Amazon’s AI chip executive tells B-17 why Nvidia is not a competitor, how Anthropic helps, and what AMD needs

Gadi Hutt, AWS Annapurna Labs’ senior director of customer and product engineering.

Amazon Web Services launched an upgraded line of AI chips this week, putting the company squarely in competition with Nvidia.

Except AWS doesn’t see it that way.

AWS’s new AI chips aren’t meant to go after Nvidia’s lunch, said Gadi Hutt, a senior director of customer and product engineering at the company’s chip-designing subsidiary, Annapurna Labs. The goal is to give customers a lower-cost option, as the market is big enough for multiple vendors, Hutt told B-17 in an interview at AWS’s re:Invent conference.

“It’s not about unseating Nvidia,” Hutt said, adding, “It’s really about giving customers choices.”

AWS has spent tens of billions of dollars on generative AI. This week the company unveiled its most advanced AI chip, called Trainium 2, which can cost roughly 40% less than Nvidia’s GPUs, and a new supercomputer cluster using the chips, called Project Rainier. Earlier versions of AWS’s AI chips had mixed results.

Hutt insists this isn’t a competition but a joint effort to grow the overall size of the market. The customer profiles and AI workloads they target are also different. He added that Nvidia’s GPUs would remain dominant for the foreseeable future.

In the interview, Hutt discussed AWS’s partnership with Anthropic, which is set to be Project Rainer’s first customer. The two companies have worked closely over the past year, and Amazon recently invested an additional $4 billion in the AI startup.

He also shared his thoughts on AWS’s partnership with Intel, whose CEO, Pat Gelsinger, just retired. He said AWS would continue to work with the struggling chip giant because customer demand for Intel’s server chips remained high.

Last year AWS said it was considering selling AMD’s new AI chips. But Hutt said those chips still weren’t available on AWS because customers hadn’t shown strong demand.

This Q&A has been edited for clarity and length.

There have been a lot of headlines saying Amazon is out to get Nvidia with its new AI chips. Can you talk about that?

I usually look at these headlines, and I giggle a bit because, really, it’s not about unseating Nvidia. Nvidia is a very important partner for us. It’s really about giving customers choices.

We have a lot of work ahead of us to ensure that we continuously give more customers the ability to use these chips. And Nvidia is not going anywhere. They have a good solution and a solid road map. We just announced the P6 instances [AWS servers with Nvidia’s latest Blackwell GPUs], so there’s a continuous investment in the Nvidia product line as well. It’s really to give customers options. Nothing more.

Nvidia is a great supplier of AWS, and our customers love Nvidia. I would not discount Nvidia in any way, shape, or form.

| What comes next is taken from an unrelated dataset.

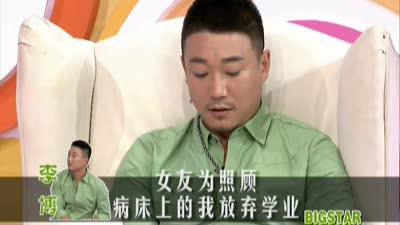 铁汉李博现场秀舞技 因舞蹈与康洪雷结缘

So you want to see Nvidia’s use case increase on AWS?

If customers believe that’s the way they need to go, then they’ll do it. Of course, if it’s good for customers, it’s good for us.

The market is very big, so there’s room for multiple vendors here. We’re not forcing anybody to use those chips, but we’re working very hard to ensure that our major tenets, which are high performance and lower cost, will materialize to benefit our customers.

Does it mean AWS is OK being in second place?

It’s not a competition. There’s no machine-learning award ceremony every year.

In the case of a customer like Anthropic, there’s very clear scientific evidence that larger compute infrastructure allows you to build larger models with more data. And if you do that, you get higher accuracy and more performance.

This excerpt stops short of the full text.